• [Entries supplied]
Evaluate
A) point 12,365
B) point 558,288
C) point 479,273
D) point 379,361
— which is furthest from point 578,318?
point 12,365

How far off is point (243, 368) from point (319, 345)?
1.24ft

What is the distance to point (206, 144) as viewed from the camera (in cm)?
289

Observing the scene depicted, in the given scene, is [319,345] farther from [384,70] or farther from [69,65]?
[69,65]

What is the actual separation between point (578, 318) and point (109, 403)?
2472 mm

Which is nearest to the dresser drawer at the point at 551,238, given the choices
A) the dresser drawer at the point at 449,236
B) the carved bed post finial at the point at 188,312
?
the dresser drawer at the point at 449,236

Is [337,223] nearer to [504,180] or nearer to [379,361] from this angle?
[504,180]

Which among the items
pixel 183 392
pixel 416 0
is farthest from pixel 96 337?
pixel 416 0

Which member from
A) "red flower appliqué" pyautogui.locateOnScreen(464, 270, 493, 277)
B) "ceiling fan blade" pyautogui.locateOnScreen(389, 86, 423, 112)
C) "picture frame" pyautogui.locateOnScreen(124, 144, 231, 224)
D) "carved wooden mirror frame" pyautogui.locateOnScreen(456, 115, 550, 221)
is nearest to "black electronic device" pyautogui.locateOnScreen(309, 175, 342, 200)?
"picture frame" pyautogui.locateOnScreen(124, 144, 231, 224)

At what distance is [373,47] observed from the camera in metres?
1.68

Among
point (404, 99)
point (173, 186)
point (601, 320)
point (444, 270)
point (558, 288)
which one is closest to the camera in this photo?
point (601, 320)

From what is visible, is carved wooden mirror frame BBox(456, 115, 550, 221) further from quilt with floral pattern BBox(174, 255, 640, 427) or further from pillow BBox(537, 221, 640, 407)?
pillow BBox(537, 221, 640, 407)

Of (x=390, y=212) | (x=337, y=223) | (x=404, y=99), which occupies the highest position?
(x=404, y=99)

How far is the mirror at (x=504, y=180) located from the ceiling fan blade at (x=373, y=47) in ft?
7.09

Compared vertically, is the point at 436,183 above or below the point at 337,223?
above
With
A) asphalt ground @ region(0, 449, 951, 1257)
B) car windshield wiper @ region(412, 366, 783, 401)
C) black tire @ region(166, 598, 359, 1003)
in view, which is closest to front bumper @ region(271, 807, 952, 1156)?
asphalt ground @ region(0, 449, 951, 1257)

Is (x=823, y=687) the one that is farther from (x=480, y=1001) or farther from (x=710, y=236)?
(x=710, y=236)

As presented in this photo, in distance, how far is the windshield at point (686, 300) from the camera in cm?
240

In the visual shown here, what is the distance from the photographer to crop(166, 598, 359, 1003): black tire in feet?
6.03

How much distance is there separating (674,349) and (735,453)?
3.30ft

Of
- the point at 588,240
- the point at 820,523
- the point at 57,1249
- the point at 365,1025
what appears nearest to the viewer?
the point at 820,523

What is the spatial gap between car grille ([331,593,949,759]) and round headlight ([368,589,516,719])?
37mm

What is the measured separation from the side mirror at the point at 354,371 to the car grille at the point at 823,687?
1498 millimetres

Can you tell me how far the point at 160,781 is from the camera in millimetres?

• [Exercise requirements]
Extract all of the items above, copying every line character for character in its original order.

• [Result of the task]
Evaluate
A) point 12,365
B) point 558,288
C) point 479,273
D) point 379,361
— which is furthest from point 578,318?
point 12,365

How far off is point (243, 368) from point (319, 345)?
1.24ft

What is the distance to point (206, 144) as viewed from the camera (in cm)?
289

Observing the scene depicted, in the given scene, is [319,345] farther from [384,70] or farther from [69,65]?
[69,65]

What is the actual separation between point (578, 318) and point (109, 403)?
2472 mm

Which is nearest to the dresser drawer at the point at 551,238, given the choices
A) the dresser drawer at the point at 449,236
B) the carved bed post finial at the point at 188,312
?
the dresser drawer at the point at 449,236

Is [337,223] nearer to [504,180] or nearer to [379,361] from this angle?
[504,180]

Which among the items
pixel 183 392
pixel 416 0
is farthest from pixel 96 337?
pixel 416 0

Which member from
A) "red flower appliqué" pyautogui.locateOnScreen(464, 270, 493, 277)
B) "ceiling fan blade" pyautogui.locateOnScreen(389, 86, 423, 112)
C) "picture frame" pyautogui.locateOnScreen(124, 144, 231, 224)
D) "carved wooden mirror frame" pyautogui.locateOnScreen(456, 115, 550, 221)
is nearest to "black electronic device" pyautogui.locateOnScreen(309, 175, 342, 200)?
"picture frame" pyautogui.locateOnScreen(124, 144, 231, 224)

At what distance is [373,47] observed from the camera in metres?
1.68

Among
point (404, 99)
point (173, 186)
point (601, 320)
point (444, 270)
point (558, 288)
which one is closest to the camera in this photo?
point (601, 320)

From what is visible, is carved wooden mirror frame BBox(456, 115, 550, 221) further from quilt with floral pattern BBox(174, 255, 640, 427) or further from pillow BBox(537, 221, 640, 407)?
pillow BBox(537, 221, 640, 407)

Of (x=390, y=212) | (x=337, y=223) | (x=404, y=99), which occupies the highest position?
(x=404, y=99)

How far is the mirror at (x=504, y=180) located from the ceiling fan blade at (x=373, y=47) in ft?
7.09

Compared vertically, is the point at 436,183 above or below the point at 337,223?
above
With
A) asphalt ground @ region(0, 449, 951, 1257)
B) car windshield wiper @ region(412, 366, 783, 401)
C) black tire @ region(166, 598, 359, 1003)
in view, which is closest to front bumper @ region(271, 807, 952, 1156)?
asphalt ground @ region(0, 449, 951, 1257)

Is (x=823, y=687) the one that is farther from (x=480, y=1001) or farther from (x=710, y=236)?
(x=710, y=236)

As presented in this photo, in distance, how far is the windshield at point (686, 300) from the camera in cm?
240

In the visual shown here, what is the distance from the photographer to crop(166, 598, 359, 1003): black tire in feet?
6.03

How much distance is there separating (674,349) and (735,453)?
3.30ft

Of
- the point at 588,240
- the point at 820,523
- the point at 57,1249
- the point at 365,1025
what appears nearest to the viewer?
the point at 820,523

What is the spatial gap between car grille ([331,593,949,759]) and round headlight ([368,589,516,719])?
37mm

What is the measured separation from the side mirror at the point at 354,371 to the car grille at the point at 823,687?
1498 millimetres

Can you tell me how far the point at 160,781 is from the camera in millimetres?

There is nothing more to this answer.